As I stand and consider the tree, I see high in the branches a bird's nest swaying gently in the light breeze. A small red bird sits on the rim of the nest, a worm wriggling in its beak as it prepares to end its life to fuel another. The bird seems to notice me the very second I notice it, small beady eyes lock onto mine and its feathers ruffle somewhat.

Unsure if I've disturbed this bird and its nest of no doubt small offspring (I cannot see or hear them but what else are nests ultimately for than to support life) waiting for the worm patiently to become their next meal. A small amount of guilt flushes through me as I watch the small bird nervously twitching along the branch to get a closer look at me, as though it's sizing me up from a distance and ready to take flight if it turns out I'm an asshole.

The bird having made its judgement then slowly and gently takes flight from its branch and glides lightly down towards me. It beats its wings and flaps as it seems to suspend itself in the air before me, the red of its feathers flashing in swift movements.

I can feel my hand reaching out towards the bird despite not making a decision to do so and before I can make contact, the bird's beak opens and from where I would expect to hear the warble of a birdsong, instead produces a guttural and human scream. The likes of which I have never heard before in my life. As though all the horrors of the worlds were contained in it's very soul.

The gentle breeze has now picked up into a forceful gust, the leaves of the tree scattering and the nest begins to sway in its branch.

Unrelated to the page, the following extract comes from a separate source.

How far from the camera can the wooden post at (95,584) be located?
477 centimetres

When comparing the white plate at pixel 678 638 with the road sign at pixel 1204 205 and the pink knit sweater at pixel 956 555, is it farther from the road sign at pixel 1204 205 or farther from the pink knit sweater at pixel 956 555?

I can smell smoke and within moments it begins to roll towards me within each gust of wind, thick and overwhelming, smothering and reaching.

The bird still screaming extends its wings as though reaching for the heavens and the skies begin to redden and scorch.

And then a buzzer begins to flare loudly.

"Doctor to Chakotay."

As the waking world demands my presence, the dream begins to dissolve and dissipate like a passing rain cloud.

"Doctor to Chakotay, please respond."

With a groan and more than a little tired frustration, I slap my comm badge sitting on the nightstand.

"What is it Doctor?"

"I just wanted to check you were conscious."

Lovely.

"I wasn't and would quite like to go back to not being conscious."

"I'm sorry Commander, it's standard procedure following head injuries, even my skilled medical knowledge can't prevent the odd coma."

It's good to know his ego is intact at all hours.

"Goodnight Doctor."

"Please make sure you contact me if you start experiencing any visual disturbance, nausea or dizziness."

"What if I've fallen into a coma?"

"Then rest assured someone will find you… eventually."

"Thanks… I think... Chakotay out."

Sleep does not return easily to me.

When it finally does, dreams of smoke and screams fill my head.